Transcribe exactly, and without pictures, only the lines from the one bearing "labeled regions (frame" through the final line of the data below.

_MATERIAL FOR THIS EXERCISE_.

§ §

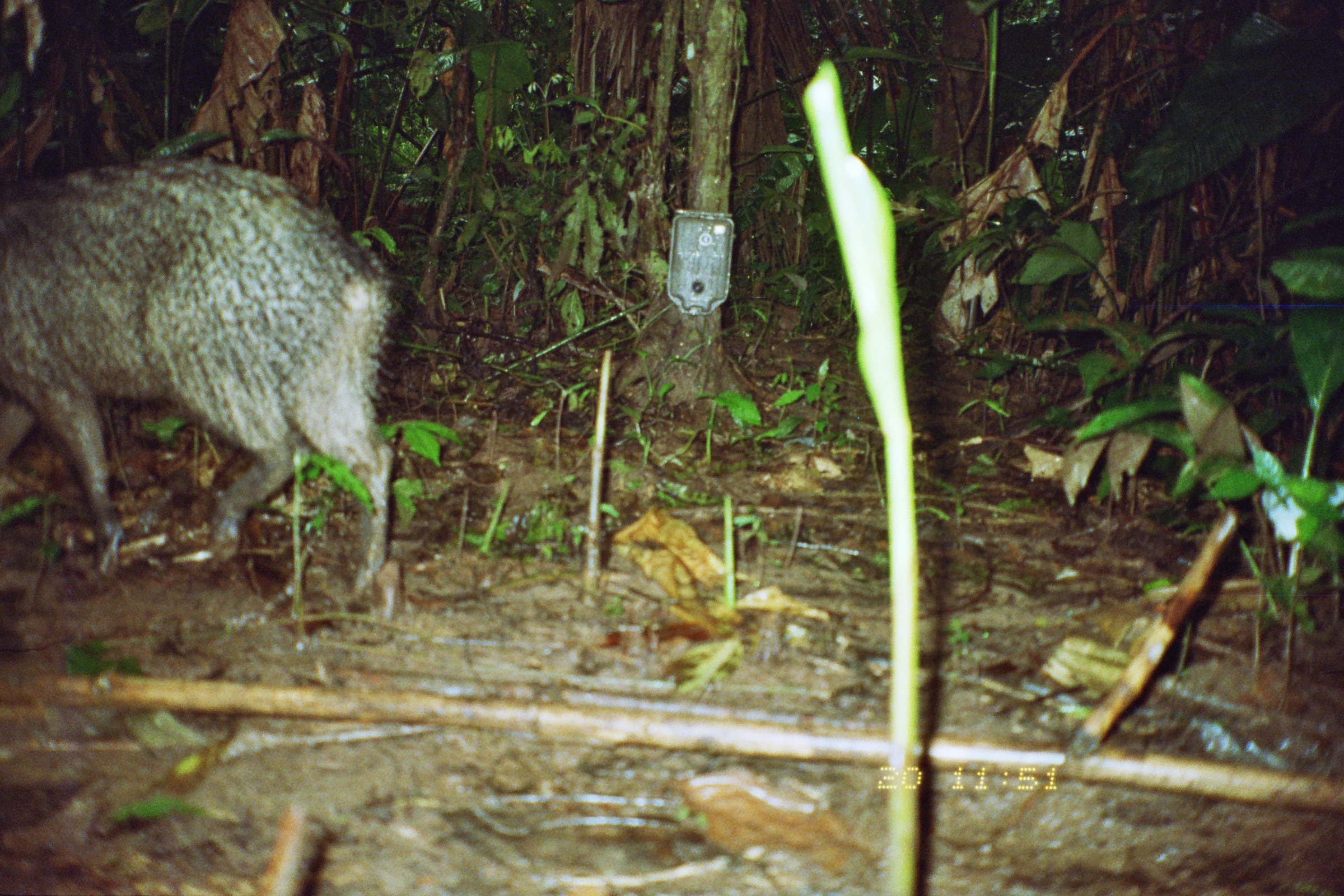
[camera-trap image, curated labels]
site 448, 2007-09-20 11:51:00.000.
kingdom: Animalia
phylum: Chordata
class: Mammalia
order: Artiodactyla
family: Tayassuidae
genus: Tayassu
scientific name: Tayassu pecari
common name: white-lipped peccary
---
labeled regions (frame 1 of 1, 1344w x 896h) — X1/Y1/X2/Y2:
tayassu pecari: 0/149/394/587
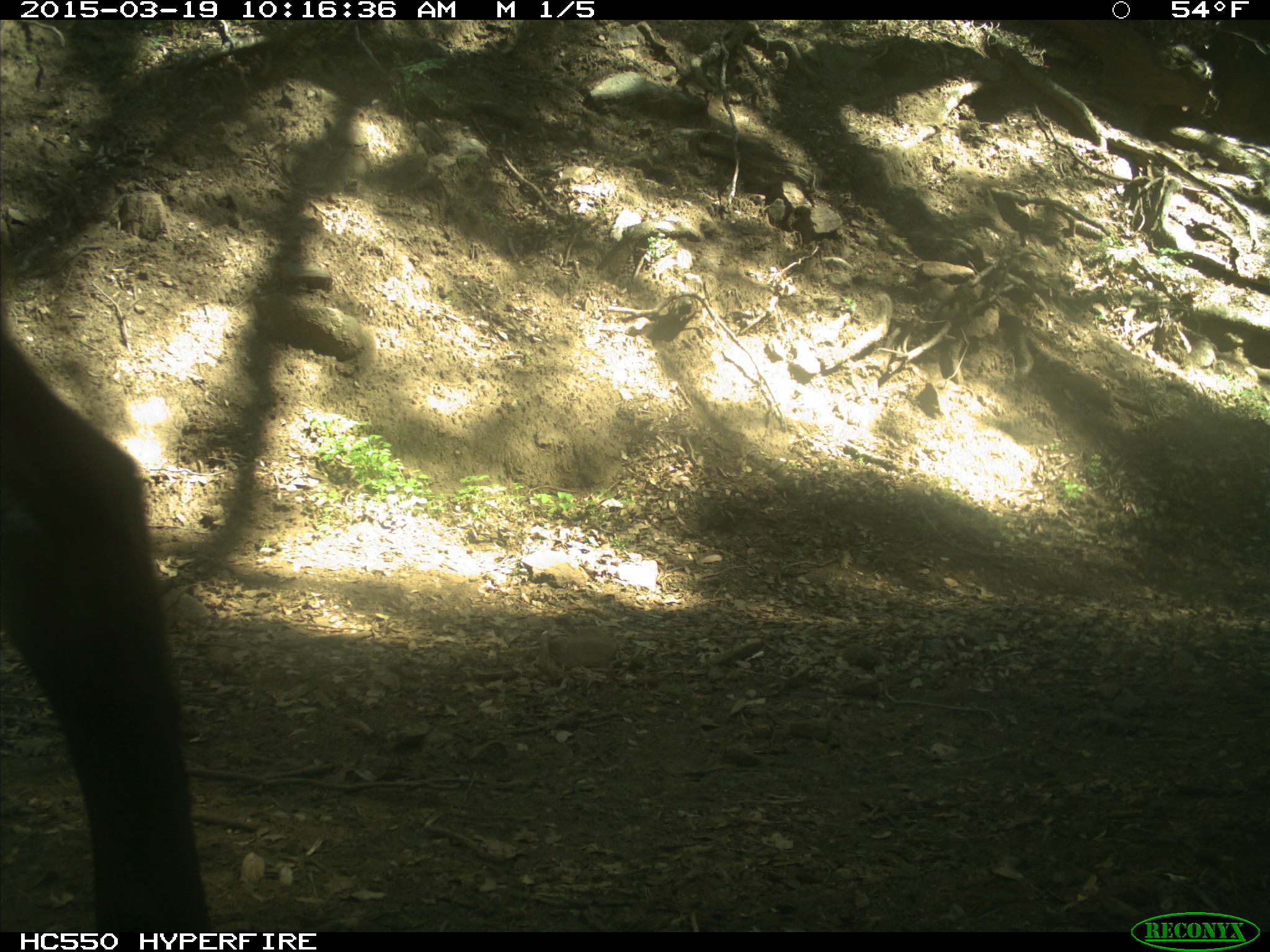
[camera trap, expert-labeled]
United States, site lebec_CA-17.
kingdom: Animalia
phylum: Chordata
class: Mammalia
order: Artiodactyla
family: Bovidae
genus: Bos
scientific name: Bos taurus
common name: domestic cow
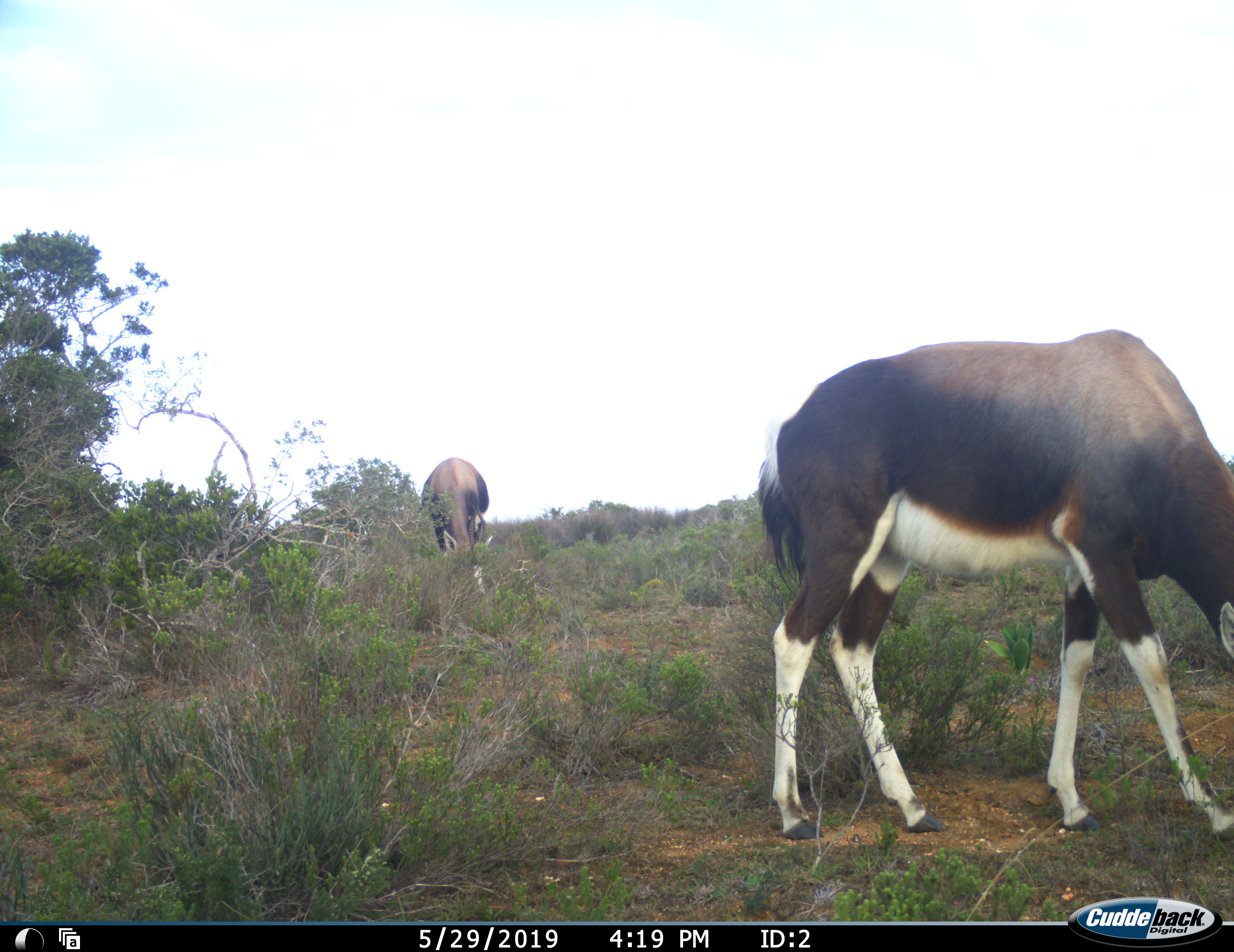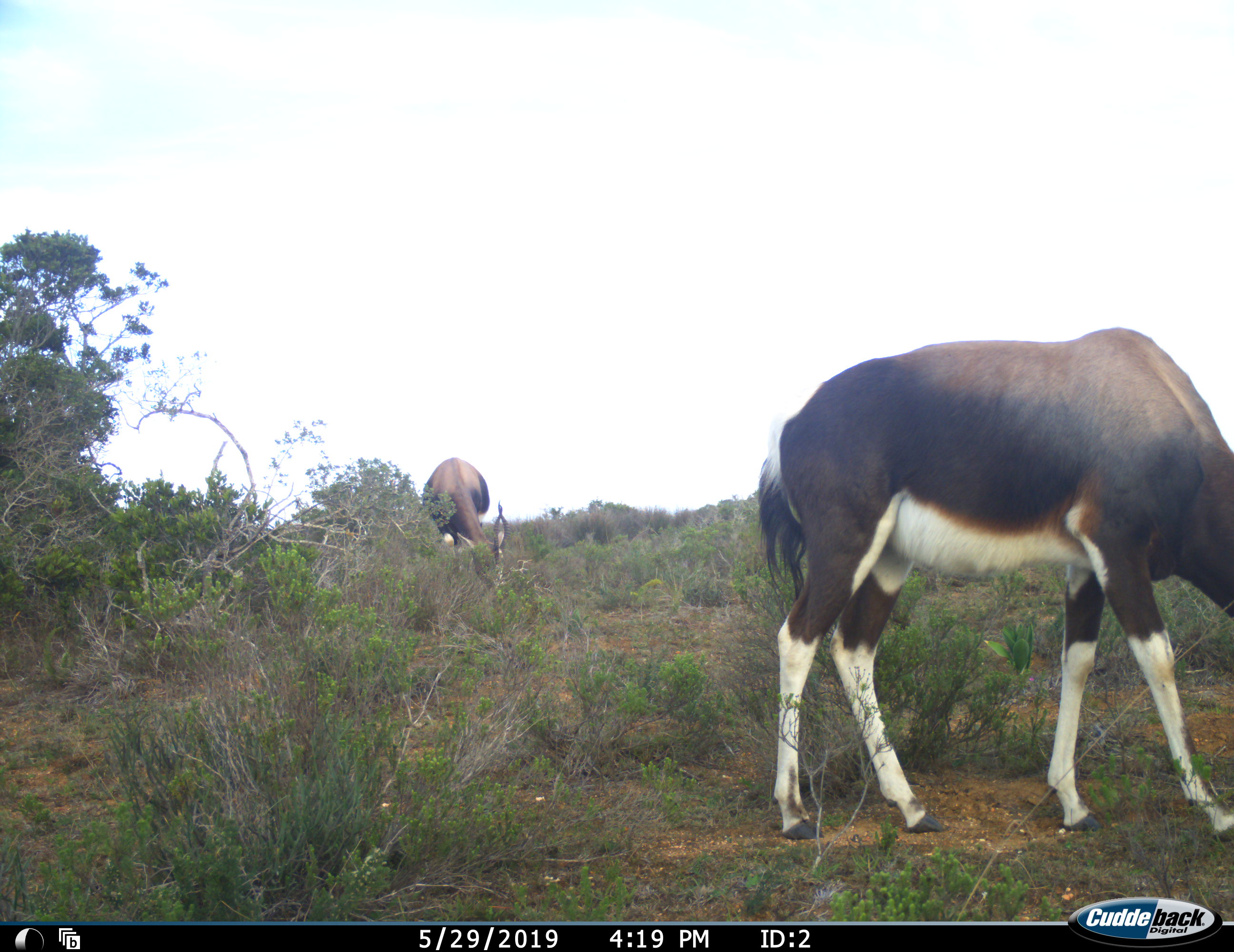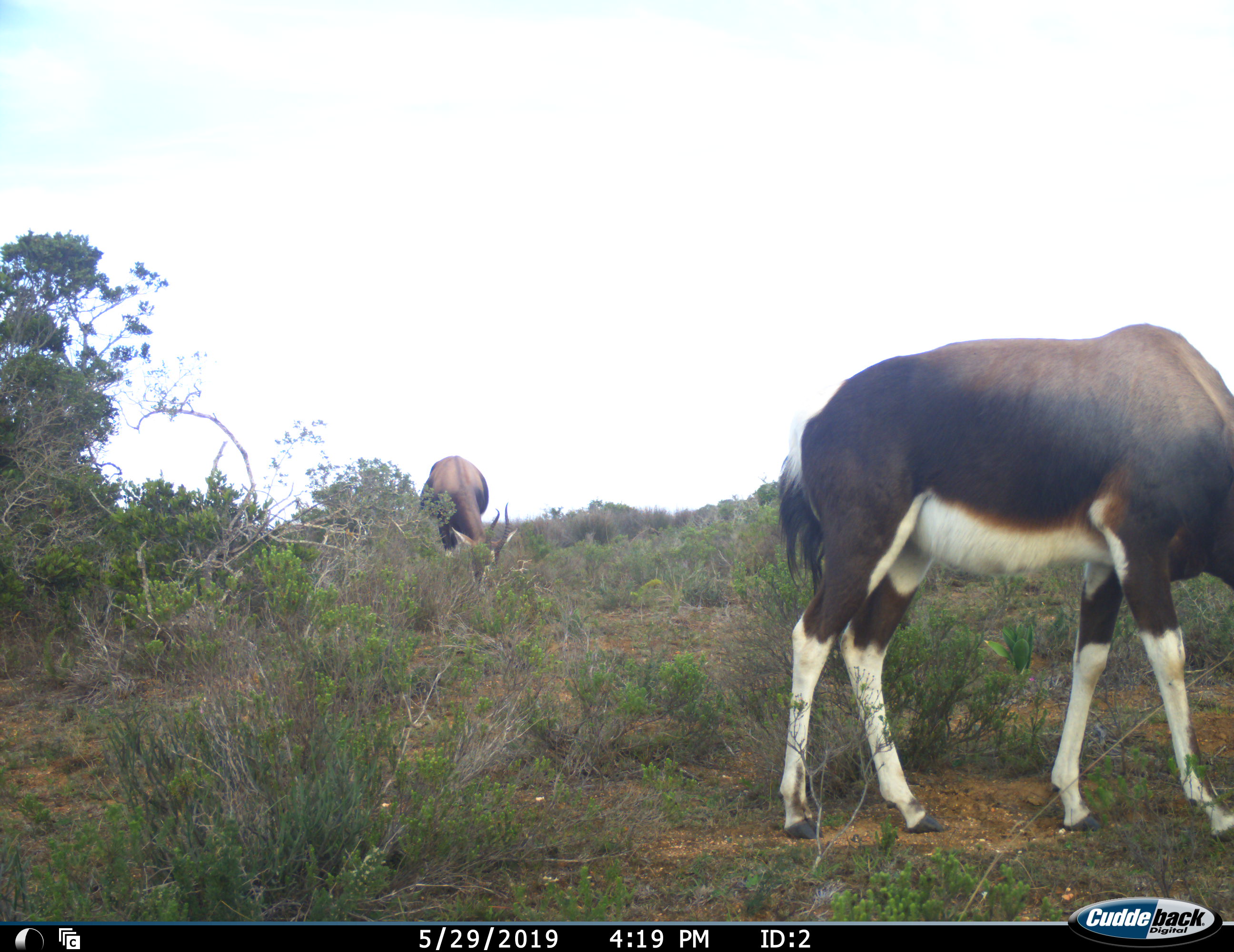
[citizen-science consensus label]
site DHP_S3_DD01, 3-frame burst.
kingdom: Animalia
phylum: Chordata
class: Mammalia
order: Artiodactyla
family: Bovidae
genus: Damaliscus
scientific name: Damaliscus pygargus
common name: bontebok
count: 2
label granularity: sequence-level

§ §

_RESULT FOR THIS EXERCISE_.
labeled regions (frame 1 of 1, 1344w x 896h) — X1/Y1/X2/Y2:
tayassu pecari: 0/149/394/587
[camera trap, expert-labeled]
United States, site lebec_CA-17.
kingdom: Animalia
phylum: Chordata
class: Mammalia
order: Artiodactyla
family: Bovidae
genus: Bos
scientific name: Bos taurus
common name: domestic cow
[citizen-science consensus label]
site DHP_S3_DD01, 3-frame burst.
kingdom: Animalia
phylum: Chordata
class: Mammalia
order: Artiodactyla
family: Bovidae
genus: Damaliscus
scientific name: Damaliscus pygargus
common name: bontebok
count: 2
label granularity: sequence-level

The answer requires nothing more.